(Image-text web data)
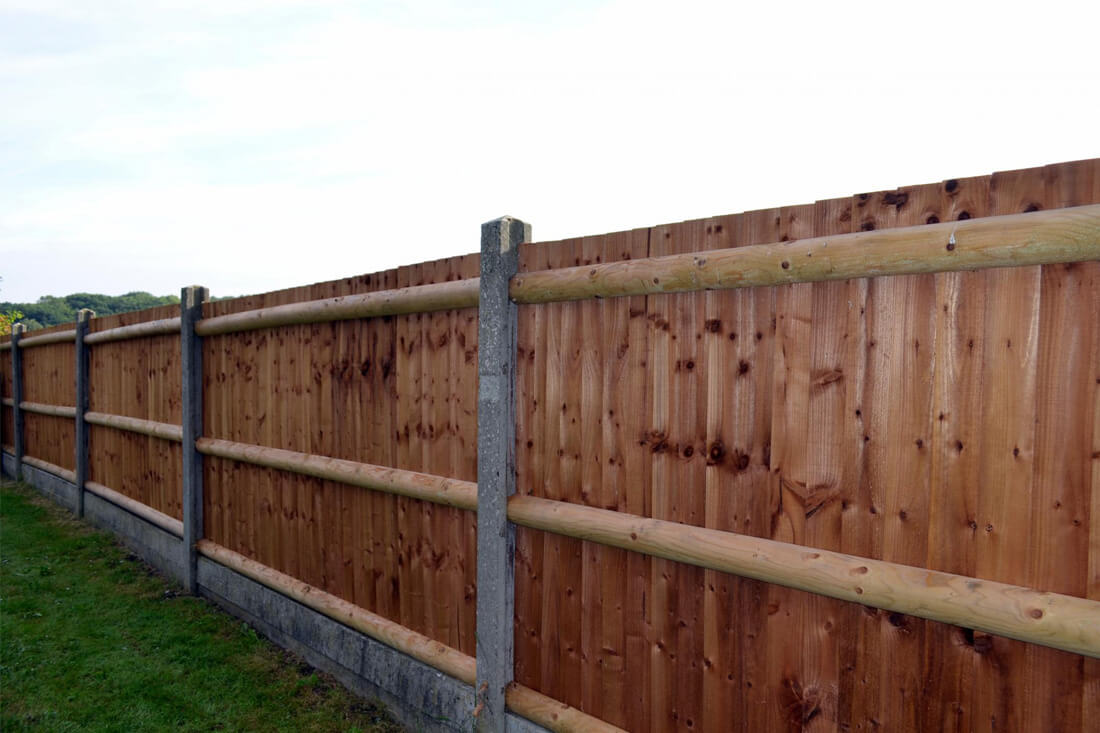 fencing company with a wood fence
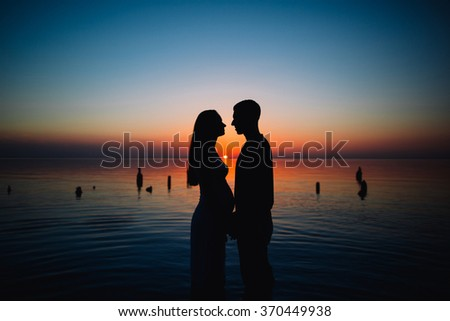 Young pregnant couple in love on summer sunny evening. at sunset on the beach - stock photo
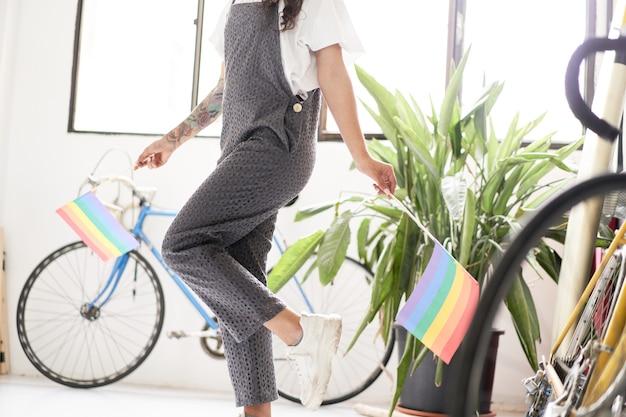 Jonge lesbische vrouw danst thuis met de lgbt-vlag en viert trots met vreugde alleen thuis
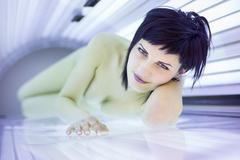 Pretty young woman tanning her skin in a modern solarium Stock Photos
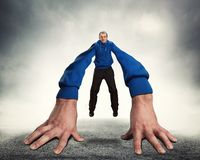 Strange man with big hands. Strange man stands on big hands over grey background Royalty Free Stock Image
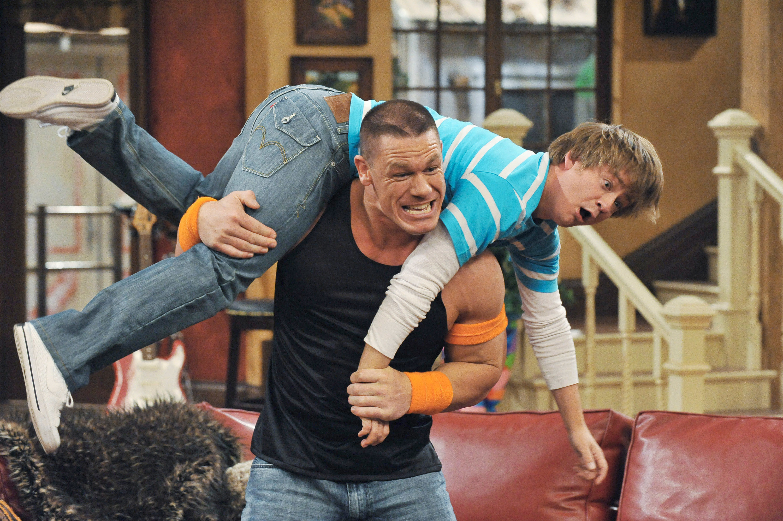 John Cena lifting Jackson over his shoulders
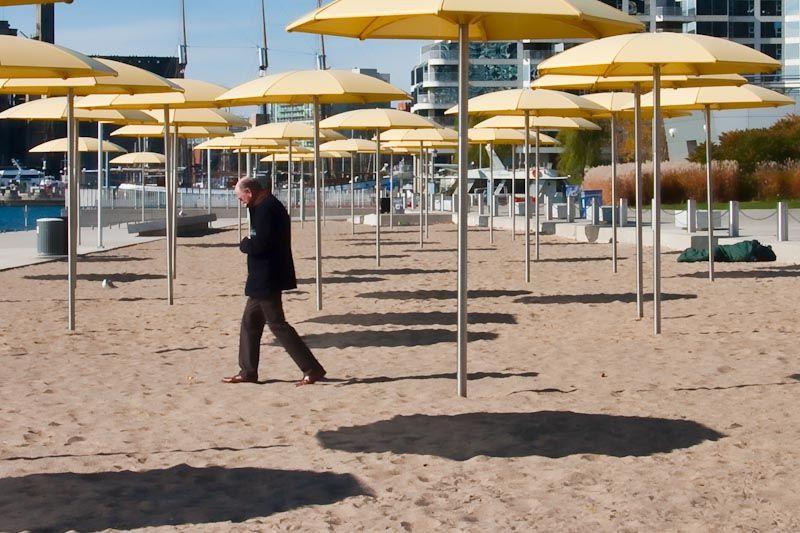 yellow umbrellas cold deserted beach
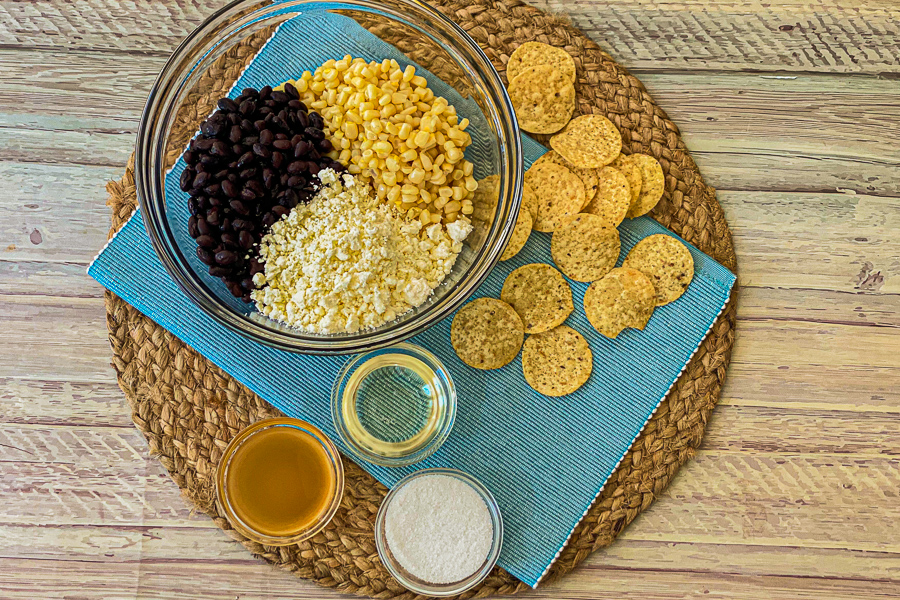 Individual ingredients on a placemat with tortilla chips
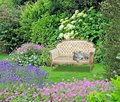 Garden of peace paradise chaise lounge longue gardens cat pets pet animals eden peaceful chair seat bench Royalty Free Stock Photo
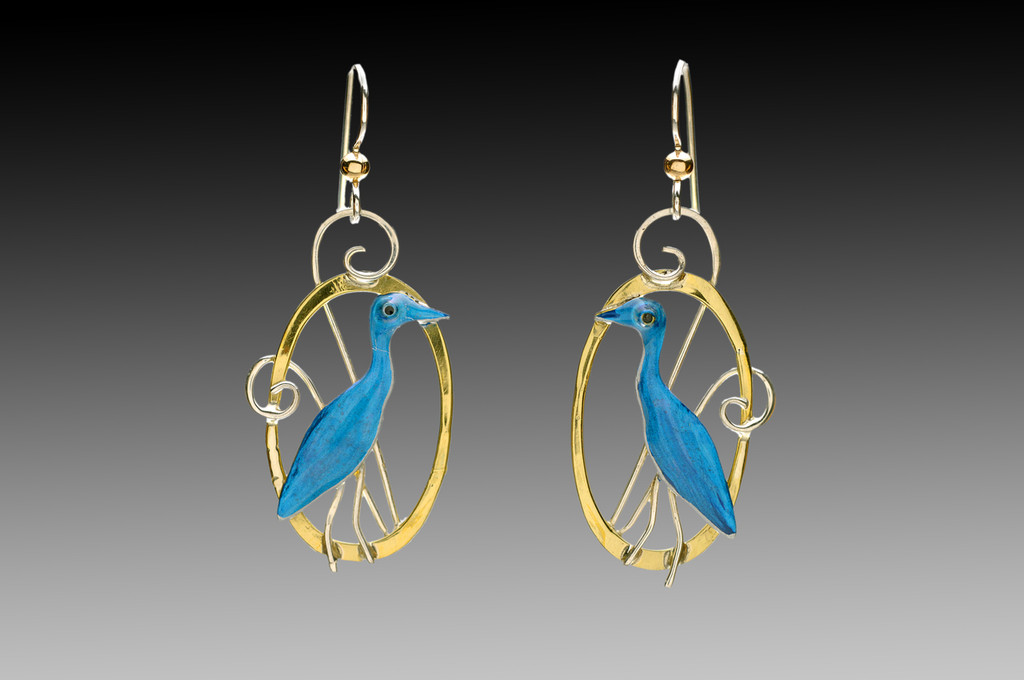 """It is said that the sight of a heron is good luck, so wearing Heron Earrings is sure to bring good fortune, also. These are handcrafted from jeweler's brass and Sterling silver, and carefully handpainted. They measure 3/4"""" x 1 3/8"""", and are light as a feather."""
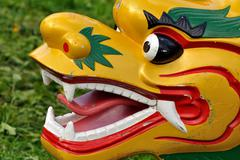 Dragon boat head on grass Stock Photos
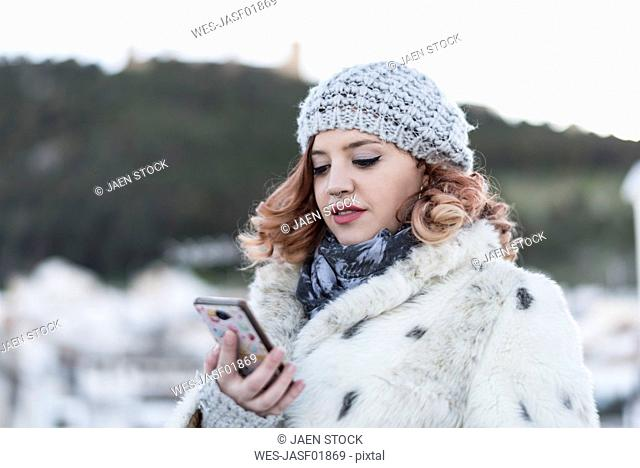 Portrait of young woman looking at cell phone in winter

» **Work instructions**: Where pictures sit among the data above, omit them, and output the rest exactly.

» **Response**:
 fencing company with a wood fence
 Young pregnant couple in love on summer sunny evening. at sunset on the beach - stock photo
 Jonge lesbische vrouw danst thuis met de lgbt-vlag en viert trots met vreugde alleen thuis
 Pretty young woman tanning her skin in a modern solarium Stock Photos
 Strange man with big hands. Strange man stands on big hands over grey background Royalty Free Stock Image
 John Cena lifting Jackson over his shoulders
 yellow umbrellas cold deserted beach
 Individual ingredients on a placemat with tortilla chips
 Garden of peace paradise chaise lounge longue gardens cat pets pet animals eden peaceful chair seat bench Royalty Free Stock Photo
 """It is said that the sight of a heron is good luck, so wearing Heron Earrings is sure to bring good fortune, also. These are handcrafted from jeweler's brass and Sterling silver, and carefully handpainted. They measure 3/4"""" x 1 3/8"""", and are light as a feather."""
 Dragon boat head on grass Stock Photos
 Portrait of young woman looking at cell phone in winter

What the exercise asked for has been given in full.